Your instructions
Pick out each line below that contains the word "building" and copy all of those lines in full.

Data section
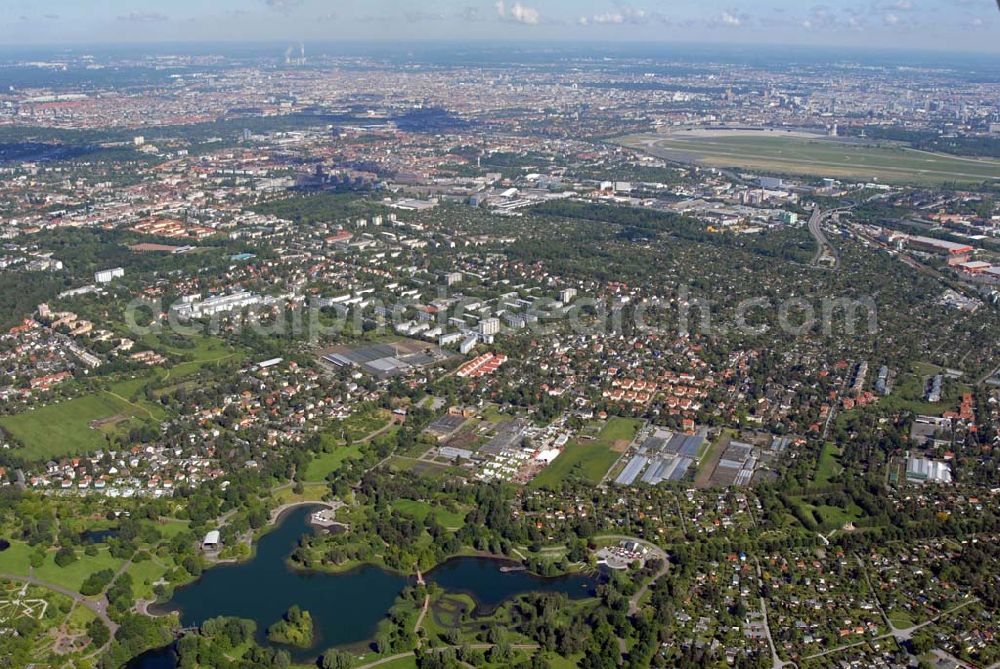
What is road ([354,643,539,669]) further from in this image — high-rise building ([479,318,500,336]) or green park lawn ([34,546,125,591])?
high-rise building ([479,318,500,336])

==

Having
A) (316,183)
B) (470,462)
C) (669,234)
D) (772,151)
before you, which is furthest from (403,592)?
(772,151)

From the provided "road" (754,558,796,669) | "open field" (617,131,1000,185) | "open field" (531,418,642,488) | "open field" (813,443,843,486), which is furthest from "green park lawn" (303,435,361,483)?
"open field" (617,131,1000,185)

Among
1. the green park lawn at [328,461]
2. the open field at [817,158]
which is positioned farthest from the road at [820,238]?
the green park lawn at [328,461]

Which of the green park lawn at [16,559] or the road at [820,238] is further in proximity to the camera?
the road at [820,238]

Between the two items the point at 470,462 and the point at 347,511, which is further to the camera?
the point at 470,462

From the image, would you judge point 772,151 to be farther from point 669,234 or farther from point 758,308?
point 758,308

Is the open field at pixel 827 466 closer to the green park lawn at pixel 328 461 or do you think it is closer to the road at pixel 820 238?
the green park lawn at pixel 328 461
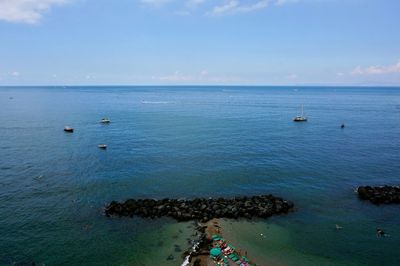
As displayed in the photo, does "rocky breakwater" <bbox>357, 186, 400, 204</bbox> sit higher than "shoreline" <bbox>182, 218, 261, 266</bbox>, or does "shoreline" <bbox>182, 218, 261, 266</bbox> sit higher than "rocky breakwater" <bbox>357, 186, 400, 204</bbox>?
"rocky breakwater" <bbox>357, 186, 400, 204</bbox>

Final answer
What is road ([354,643,539,669]) further from in this image — high-rise building ([479,318,500,336]) or green park lawn ([34,546,125,591])?
high-rise building ([479,318,500,336])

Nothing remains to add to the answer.